Last year, Under Armour re-committed to two of the biggest names in sports, Steph Curry of the NBA’s Golden State Warriors and golfer Jordan Spieth, winner of the 2015 Masters. That commitment was to the tune of tens, if not hundreds of millions combined for the next decade. And the two stars aren’t just a flash in the pan for 2015. This morning both are at the top of the 2016 leader-board of sports mega-stars:
Both stars seem to be at important inflection points. Steph just defeated the team that many feel is the only obstacle to the Warriors repeating as NBA champs. And if they win out they can eclipse the Michael Jordan led ’96 Bulls regular season win record. If Spieth were to win a second consecutive Masters at such a young age, the comparisons to a young Tiger Woods would be inevitable. Jordan, Woods and Nike. That’s pretty elite company.
You know what else appears to be at an inflection point? Under Armour’s (UA) stock.
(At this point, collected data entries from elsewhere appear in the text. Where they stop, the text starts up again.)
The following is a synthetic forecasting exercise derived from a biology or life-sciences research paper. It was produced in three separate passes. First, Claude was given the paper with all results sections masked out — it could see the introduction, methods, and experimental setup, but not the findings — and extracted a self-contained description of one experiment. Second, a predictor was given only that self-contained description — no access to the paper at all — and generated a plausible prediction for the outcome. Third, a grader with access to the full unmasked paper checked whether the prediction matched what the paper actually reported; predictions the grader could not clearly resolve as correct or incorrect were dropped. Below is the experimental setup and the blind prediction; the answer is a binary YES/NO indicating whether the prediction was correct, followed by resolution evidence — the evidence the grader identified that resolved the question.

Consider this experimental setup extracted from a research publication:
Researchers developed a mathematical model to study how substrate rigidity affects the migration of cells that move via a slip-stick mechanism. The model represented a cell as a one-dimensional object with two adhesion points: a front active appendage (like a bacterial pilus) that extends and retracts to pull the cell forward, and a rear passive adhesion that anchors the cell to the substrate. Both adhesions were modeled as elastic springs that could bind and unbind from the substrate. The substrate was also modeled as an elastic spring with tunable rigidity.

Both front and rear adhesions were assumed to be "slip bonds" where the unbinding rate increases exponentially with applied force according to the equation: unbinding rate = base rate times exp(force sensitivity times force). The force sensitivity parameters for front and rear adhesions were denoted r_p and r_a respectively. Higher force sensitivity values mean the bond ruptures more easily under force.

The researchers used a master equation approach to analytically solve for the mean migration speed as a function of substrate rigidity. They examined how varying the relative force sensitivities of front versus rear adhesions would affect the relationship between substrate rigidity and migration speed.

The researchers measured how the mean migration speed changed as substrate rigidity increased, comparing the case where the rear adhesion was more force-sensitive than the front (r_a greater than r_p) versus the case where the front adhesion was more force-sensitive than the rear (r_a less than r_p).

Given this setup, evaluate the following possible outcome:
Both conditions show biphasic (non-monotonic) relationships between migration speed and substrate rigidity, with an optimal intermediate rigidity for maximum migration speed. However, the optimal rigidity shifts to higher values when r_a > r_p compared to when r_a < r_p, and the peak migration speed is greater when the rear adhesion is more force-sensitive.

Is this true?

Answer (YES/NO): NO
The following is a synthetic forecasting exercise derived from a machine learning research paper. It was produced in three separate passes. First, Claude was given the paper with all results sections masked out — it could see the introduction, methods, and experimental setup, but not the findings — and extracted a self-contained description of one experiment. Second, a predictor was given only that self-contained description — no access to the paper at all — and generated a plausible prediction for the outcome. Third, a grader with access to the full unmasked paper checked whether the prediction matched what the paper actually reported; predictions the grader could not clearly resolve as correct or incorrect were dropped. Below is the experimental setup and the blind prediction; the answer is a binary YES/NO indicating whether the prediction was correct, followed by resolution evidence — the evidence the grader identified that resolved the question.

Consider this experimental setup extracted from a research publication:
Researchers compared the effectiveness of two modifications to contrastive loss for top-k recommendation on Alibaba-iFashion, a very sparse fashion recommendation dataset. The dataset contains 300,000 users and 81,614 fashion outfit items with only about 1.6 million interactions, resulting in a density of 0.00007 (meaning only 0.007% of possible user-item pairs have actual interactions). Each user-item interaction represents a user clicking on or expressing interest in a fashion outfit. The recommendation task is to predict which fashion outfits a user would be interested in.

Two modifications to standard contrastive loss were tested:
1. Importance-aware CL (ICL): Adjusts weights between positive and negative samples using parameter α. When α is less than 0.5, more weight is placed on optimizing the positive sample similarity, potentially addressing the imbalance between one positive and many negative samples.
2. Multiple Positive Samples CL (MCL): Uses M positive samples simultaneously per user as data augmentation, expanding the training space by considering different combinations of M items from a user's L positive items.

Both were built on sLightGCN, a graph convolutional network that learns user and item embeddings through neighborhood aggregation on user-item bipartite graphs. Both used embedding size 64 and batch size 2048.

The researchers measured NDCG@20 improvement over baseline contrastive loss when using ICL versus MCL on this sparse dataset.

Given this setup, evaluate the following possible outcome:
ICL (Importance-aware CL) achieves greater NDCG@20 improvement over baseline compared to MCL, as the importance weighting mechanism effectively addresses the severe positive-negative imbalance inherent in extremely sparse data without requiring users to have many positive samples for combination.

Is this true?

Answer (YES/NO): NO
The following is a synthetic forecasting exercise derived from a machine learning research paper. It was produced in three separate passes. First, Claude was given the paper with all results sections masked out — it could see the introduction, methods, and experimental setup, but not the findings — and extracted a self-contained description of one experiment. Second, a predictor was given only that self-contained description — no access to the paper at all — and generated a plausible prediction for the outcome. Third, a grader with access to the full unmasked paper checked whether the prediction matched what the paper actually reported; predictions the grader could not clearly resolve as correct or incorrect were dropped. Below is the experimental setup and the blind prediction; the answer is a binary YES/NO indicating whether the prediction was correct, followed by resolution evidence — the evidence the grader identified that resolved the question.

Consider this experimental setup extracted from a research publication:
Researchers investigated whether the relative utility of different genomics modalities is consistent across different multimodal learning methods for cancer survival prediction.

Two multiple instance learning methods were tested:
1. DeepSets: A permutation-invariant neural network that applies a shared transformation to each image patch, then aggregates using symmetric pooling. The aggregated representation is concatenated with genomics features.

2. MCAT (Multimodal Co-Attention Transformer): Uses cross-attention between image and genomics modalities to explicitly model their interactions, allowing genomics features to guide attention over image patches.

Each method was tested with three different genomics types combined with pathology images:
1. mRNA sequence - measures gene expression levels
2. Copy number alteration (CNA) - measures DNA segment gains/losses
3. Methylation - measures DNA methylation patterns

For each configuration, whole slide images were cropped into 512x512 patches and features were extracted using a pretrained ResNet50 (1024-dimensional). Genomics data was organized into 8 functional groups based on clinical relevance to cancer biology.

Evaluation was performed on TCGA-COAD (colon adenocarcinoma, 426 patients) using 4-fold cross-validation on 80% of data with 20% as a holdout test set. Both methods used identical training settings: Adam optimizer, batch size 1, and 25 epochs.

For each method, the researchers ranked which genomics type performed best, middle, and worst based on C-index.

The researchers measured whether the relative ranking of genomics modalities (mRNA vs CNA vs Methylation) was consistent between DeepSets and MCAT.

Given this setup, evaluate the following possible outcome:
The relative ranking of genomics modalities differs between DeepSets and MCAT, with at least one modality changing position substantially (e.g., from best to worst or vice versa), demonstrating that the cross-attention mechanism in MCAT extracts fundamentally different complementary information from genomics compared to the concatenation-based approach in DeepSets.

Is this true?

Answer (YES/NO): YES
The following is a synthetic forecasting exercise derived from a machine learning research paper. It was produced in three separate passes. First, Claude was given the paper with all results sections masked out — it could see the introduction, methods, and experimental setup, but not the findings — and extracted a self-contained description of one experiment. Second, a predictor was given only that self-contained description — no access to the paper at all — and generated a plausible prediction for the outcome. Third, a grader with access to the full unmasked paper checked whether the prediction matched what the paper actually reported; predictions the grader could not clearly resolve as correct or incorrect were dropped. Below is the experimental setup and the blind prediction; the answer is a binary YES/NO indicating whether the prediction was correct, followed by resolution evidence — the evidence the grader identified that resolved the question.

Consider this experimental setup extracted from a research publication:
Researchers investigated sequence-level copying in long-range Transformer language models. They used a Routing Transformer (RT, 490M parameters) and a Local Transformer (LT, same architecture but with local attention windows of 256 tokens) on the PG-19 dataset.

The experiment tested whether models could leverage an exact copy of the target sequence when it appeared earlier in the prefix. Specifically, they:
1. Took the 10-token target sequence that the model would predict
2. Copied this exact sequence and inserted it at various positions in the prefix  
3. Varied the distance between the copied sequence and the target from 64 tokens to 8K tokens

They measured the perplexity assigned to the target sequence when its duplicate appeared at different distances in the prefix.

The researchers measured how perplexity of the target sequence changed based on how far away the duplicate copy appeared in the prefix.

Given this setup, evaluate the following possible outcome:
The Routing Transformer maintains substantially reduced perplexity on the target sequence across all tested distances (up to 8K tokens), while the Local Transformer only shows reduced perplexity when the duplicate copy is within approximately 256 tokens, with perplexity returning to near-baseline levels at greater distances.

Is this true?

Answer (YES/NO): NO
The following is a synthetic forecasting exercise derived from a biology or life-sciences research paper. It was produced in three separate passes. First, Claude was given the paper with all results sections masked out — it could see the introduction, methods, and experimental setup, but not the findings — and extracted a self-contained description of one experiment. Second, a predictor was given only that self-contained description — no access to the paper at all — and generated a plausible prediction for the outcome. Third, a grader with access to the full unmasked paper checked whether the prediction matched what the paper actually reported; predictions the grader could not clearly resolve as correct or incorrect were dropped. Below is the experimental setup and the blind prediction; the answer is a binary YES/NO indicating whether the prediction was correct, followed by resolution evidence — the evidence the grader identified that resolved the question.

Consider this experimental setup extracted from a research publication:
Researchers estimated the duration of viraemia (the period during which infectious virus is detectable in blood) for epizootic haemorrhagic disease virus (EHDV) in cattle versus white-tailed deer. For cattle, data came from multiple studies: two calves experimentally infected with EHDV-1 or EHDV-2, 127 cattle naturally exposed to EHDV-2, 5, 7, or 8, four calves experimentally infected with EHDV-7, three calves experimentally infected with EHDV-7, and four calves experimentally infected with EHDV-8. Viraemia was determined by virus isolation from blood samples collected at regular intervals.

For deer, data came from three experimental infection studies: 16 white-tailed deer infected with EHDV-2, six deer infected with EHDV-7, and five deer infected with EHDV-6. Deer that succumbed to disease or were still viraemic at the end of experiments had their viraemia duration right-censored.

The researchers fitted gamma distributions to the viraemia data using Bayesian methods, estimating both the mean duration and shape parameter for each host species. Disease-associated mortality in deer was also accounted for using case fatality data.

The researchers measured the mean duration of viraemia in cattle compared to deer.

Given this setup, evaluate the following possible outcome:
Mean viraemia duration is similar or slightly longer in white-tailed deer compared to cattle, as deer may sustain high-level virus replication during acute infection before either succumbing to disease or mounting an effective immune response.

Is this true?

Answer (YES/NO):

On Wednesday’s Fast Money Evercore ISI’s technician Rich Ross highlighted a few stocks with high interest that look poised to breakout, and UA was one of them (watch here).
Ross highlighted the stock’s recent consolidation, just below the mid point of the 1 year range of $35 and $55, and you got it, just below the stock’s 200 day moving average, a momentum indicator that the stock has not been above since late November:
The stock’s next identifiable catalyst will be Q1 earnings on April 21st and the options market is implying about 8% between now and Friday April 22nd’s close.
I suppose the problem for some when it comes to UA is the fact that the stock trades 130x expected 2016 earnings, but I suspect most long term bulls are more focused on the company’s mid 20% sales growth expectations for years to come, and the fact that only 10% of the company’s $4 billion 2015 sales came from outside the U.S. The stock’s high short interest is reflective of investor’s concern about valuation, and their ability to meaningfully take market share from Nike (NKE), but I suspect that while the bull story does not hinge on future success of sponsors like Curry and Spieth, their continued success might be the thing that causes investors to look past such mundane things as triple digit P/E ratios.
In late January UA rallied 22% following better than expected results, but it is important to note that was off of a very oversold condition (down 35% from its all time highs last fall) and in a very pessimistic market. I’d be very surprised to see that sort of reaction to Q1 results, but 10% in either direction seems about fair given the building tension and high short interest. We will be sure to check back closer to earnings and look at possible trades.